● Your task
With pictures omitted, output the records below exactly as they appear.
==== Data for processing
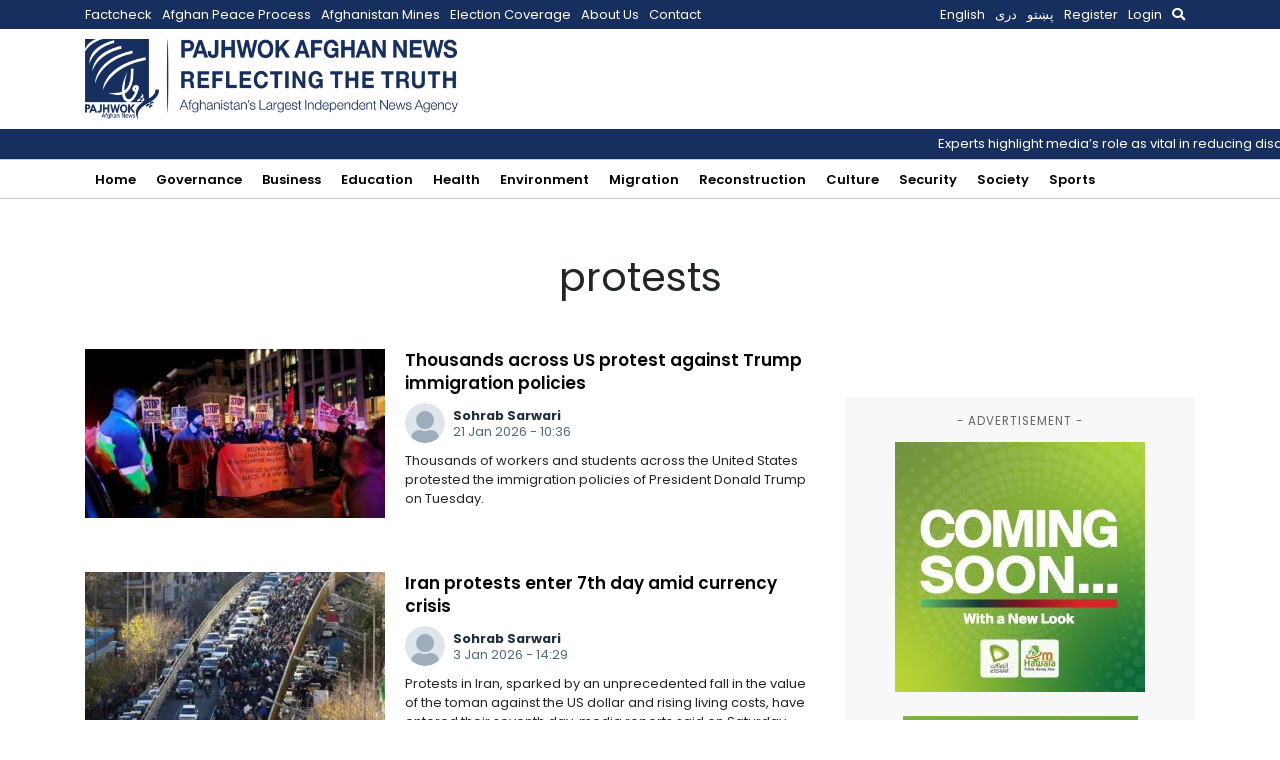

--- FILE ---
content_type: text/html; charset=utf-8
request_url: https://www.google.com/recaptcha/api2/aframe
body_size: 266
content:
<!DOCTYPE HTML><html><head><meta http-equiv="content-type" content="text/html; charset=UTF-8"></head><body><script nonce="csXTkaYLe_UBfdk1UPywZA">/** Anti-fraud and anti-abuse applications only. See google.com/recaptcha */ try{var clients={'sodar':'https://pagead2.googlesyndication.com/pagead/sodar?'};window.addEventListener("message",function(a){try{if(a.source===window.parent){var b=JSON.parse(a.data);var c=clients[b['id']];if(c){var d=document.createElement('img');d.src=c+b['params']+'&rc='+(localStorage.getItem("rc::a")?sessionStorage.getItem("rc::b"):"");window.document.body.appendChild(d);sessionStorage.setItem("rc::e",parseInt(sessionStorage.getItem("rc::e")||0)+1);localStorage.setItem("rc::h",'1769478586777');}}}catch(b){}});window.parent.postMessage("_grecaptcha_ready", "*");}catch(b){}</script></body></html>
========
● Result for this task
--- FILE ---
content_type: text/html; charset=utf-8
request_url: https://www.google.com/recaptcha/api2/aframe
body_size: 266
content:
<!DOCTYPE HTML><html><head><meta http-equiv="content-type" content="text/html; charset=UTF-8"></head><body><script nonce="csXTkaYLe_UBfdk1UPywZA">/** Anti-fraud and anti-abuse applications only. See google.com/recaptcha */ try{var clients={'sodar':'https://pagead2.googlesyndication.com/pagead/sodar?'};window.addEventListener("message",function(a){try{if(a.source===window.parent){var b=JSON.parse(a.data);var c=clients[b['id']];if(c){var d=document.createElement('img');d.src=c+b['params']+'&rc='+(localStorage.getItem("rc::a")?sessionStorage.getItem("rc::b"):"");window.document.body.appendChild(d);sessionStorage.setItem("rc::e",parseInt(sessionStorage.getItem("rc::e")||0)+1);localStorage.setItem("rc::h",'1769478586777');}}}catch(b){}});window.parent.postMessage("_grecaptcha_ready", "*");}catch(b){}</script></body></html>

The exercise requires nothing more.